▶ [Excerpt provided]

Reasoning on the Findings of Fact
The conviction regarding the facts stated as proven was based on the allegations of the Applicant and the Respondent not contested by the other party, supported in the documentary evidence submitted by both the Applicant and the Respondent, whose authenticity and correspondence to reality were also not questioned.
It should be noted that the fundamental divergence of the parties is, in essence, relative to the legal classification and framework.
4. LEGAL ANALYSIS
It should be noted preliminarily that, as recently stated by the Supreme Administrative Court [see Judgment of 14 March 2018, in Case no. 0716/13/2nd Division], it is settled and uniform case law that the Court does not have to assess or consider all the arguments or considerations that the parties may have produced. This is because one thing are the issues submitted to the court and another are the arguments used in their defense. Since only the procedural claims formulated by the parties to the court have the status of issues and not the arguments used by them in defense thereof, the court is not bound to assess the arguments used by the parties.
The act object of the request for decision of the Arbitral Tribunal is, quoting the Applicant, "(...)the dismissal of the hierarchical appeal above identified and, consequently, the express dismissal of the administrative complaint and (and in final or ultimate terms), the IRC self-assessment act of the applicant relating to the financial year 2013, insofar as it corresponds to the non-deduction in the calculation of taxable profit of an expense relating to Social Security contributions effected in 2013, and an expense relating to a settlement of IMT in the same financial year (see Documents nos. 1 and 2) (...)".

▶ [Stated problem a]
Answer these questions about the legal reasoning excerpt, one per line:
(i) Which court is cited for the principle that a court need not assess every argument the parties produce?
(ii) Which financial year does the IRC self-assessment act relate to?
(iii) What does the fundamental divergence of the parties concern?
The text and the records come from separate, unrelated sources.

▶ [Supplied data]
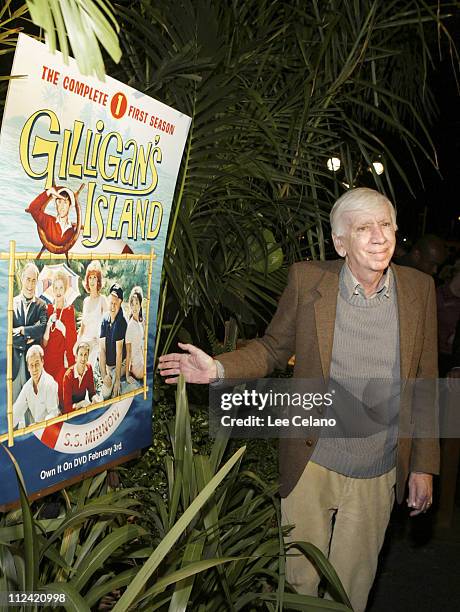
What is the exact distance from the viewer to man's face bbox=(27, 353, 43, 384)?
6.43 feet

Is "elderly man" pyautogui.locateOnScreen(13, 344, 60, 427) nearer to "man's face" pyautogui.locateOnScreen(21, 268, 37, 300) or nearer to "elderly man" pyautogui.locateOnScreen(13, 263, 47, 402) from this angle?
"elderly man" pyautogui.locateOnScreen(13, 263, 47, 402)

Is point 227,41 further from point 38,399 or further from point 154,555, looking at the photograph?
point 154,555

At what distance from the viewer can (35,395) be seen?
200cm

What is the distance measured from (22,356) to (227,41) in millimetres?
1874

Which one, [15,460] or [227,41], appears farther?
[227,41]

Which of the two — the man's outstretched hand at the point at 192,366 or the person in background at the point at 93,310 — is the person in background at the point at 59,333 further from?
the man's outstretched hand at the point at 192,366

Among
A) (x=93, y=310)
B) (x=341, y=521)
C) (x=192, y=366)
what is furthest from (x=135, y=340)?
(x=341, y=521)

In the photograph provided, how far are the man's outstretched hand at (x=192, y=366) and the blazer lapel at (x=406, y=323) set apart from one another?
24.5 inches

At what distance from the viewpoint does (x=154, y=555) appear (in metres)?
1.88

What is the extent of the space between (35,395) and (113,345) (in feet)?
1.18

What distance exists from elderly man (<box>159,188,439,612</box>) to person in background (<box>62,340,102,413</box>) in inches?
21.0

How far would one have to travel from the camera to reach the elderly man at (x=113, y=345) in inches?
89.0

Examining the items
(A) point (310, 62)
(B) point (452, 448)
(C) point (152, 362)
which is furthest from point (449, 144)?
(C) point (152, 362)

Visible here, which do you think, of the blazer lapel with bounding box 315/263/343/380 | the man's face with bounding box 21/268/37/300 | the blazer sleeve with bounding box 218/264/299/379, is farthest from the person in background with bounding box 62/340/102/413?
the blazer lapel with bounding box 315/263/343/380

▶ [Stated problem b] Count the lines of the records that contain the string "furthest", matching case exactly. Give only the number.

▶ [Output a]
(i) The Supreme Administrative Court
(ii) 2013
(iii) The legal classification and framework

▶ [Output b] 2